Eastside artists jailed over a mural?!
Mural artists Angel Quesada and Lannea Brooks were arrested and jailed on Oct. 24 for painting a botanical mural on a low wall over a bridge in East Austin. Quesada posted bail, but Brooks spent four days in the Travis County Jail in Del Valle. The two are now facing trial for this community beautification project, a brightly colored landscape of vines, flowers, and insects.
Lyons Road, just east of Pleasant Valley, is a fairly dismal scene. Weeds grow knee-high, and people use the drainage ditch as a trash can. The retaining wall in question is frequently tagged, then painted over with gray paint. I live on the next street over. Quesada and Brooks knocked on my door after their arrest with a petition for support.
"This bridge is frequently hit by gang graffiti," explains Quesada. "One night I went over there and started sketching the mural in three colors with paint, looking at the trees and plants surrounding the area. I worked on it many times, morning, noon, and night, before we were arrested. When the police came, they said, 'You guys know you're doing something wrong here, right?' and I said, 'No, I thought I was making the neighborhood pretty!'"
Quesada, an art educator at the Mexican American Cultural Center, has painted murals in San Francisco, Los Angeles, and Austin. Brooks, a glassblower, jewelrymaker, and volunteer literacy tutor, recently relocated to Austin from Florida. Their mural aims to be fine art. But it's not that simple. "The difference between art and graffiti is one word: permission," says Austin Police Department Detective Kevin Bartles. "I'm not really sure why some 'artists' think they are exempt from the rules of society. When still small children, most people learn the basic rules to live in society as ethical and moral people. If you want to paint, buy a big roll of paper and do it on your own material."

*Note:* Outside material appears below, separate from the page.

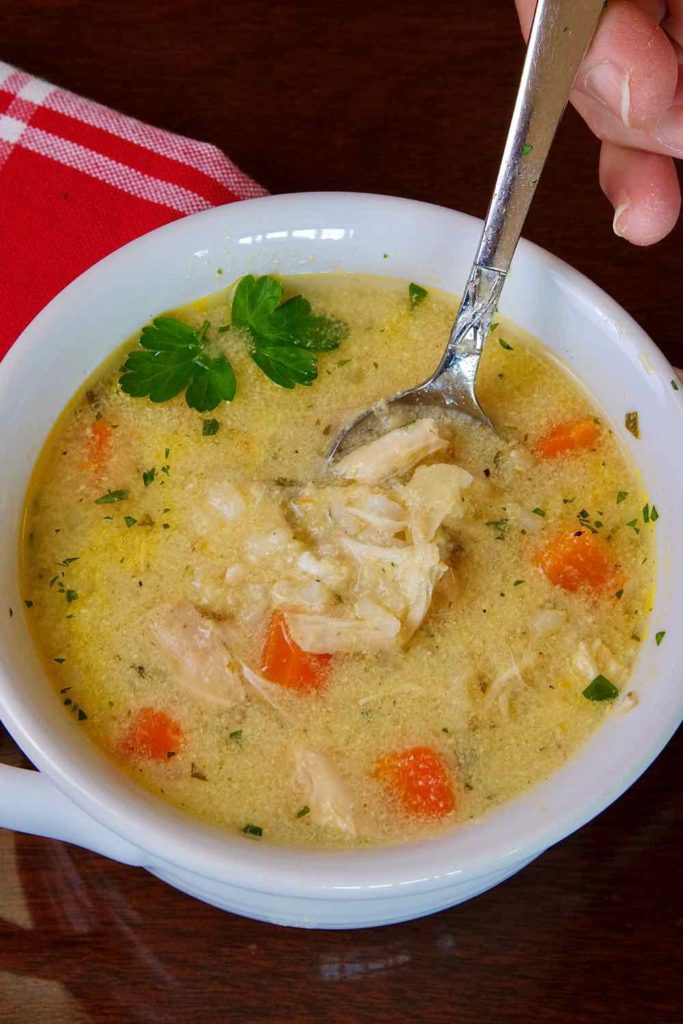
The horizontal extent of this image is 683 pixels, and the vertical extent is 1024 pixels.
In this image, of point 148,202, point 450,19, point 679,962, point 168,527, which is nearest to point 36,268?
point 148,202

Asked to explain the process for getting permission to paint an artwork on a public right-of-way, Bartles replied: "You can't legally paint or mark on any public property. Public property belongs to the taxpayers, and most of them don't want their city to look like that." He's mistaken that there's no legal way to paint on public property; it can be done with a permit from Art in Public Places, the city's public art program, which the officer was unfamiliar with. But he is understandably a bit tense on the subject, since he's been a one-man gang graffiti response team for the city for years.
It is a misdemeanor to paint on a public right-of-way without permission, but four days in jail and a possible sentence of 90 days for Brooks and Quesada is awfully harsh for a cheerful scene of plants and flowers. The two may have acted with naivete or taken a calculated risk, but the positive intent of the work is clear.
Currently, three city agencies weigh in on the subject of images and words painted on walls. Let's see Art in Public Places, the Health and Human Services Department Graffiti Abatement Program, and the APD Gang Unit sit down for tea and find common ground on the matter.
And let's see the Lyons Road mural finished. The yellow background that Brooks and Quesada were working on will really make the green vines and pink flowers pop.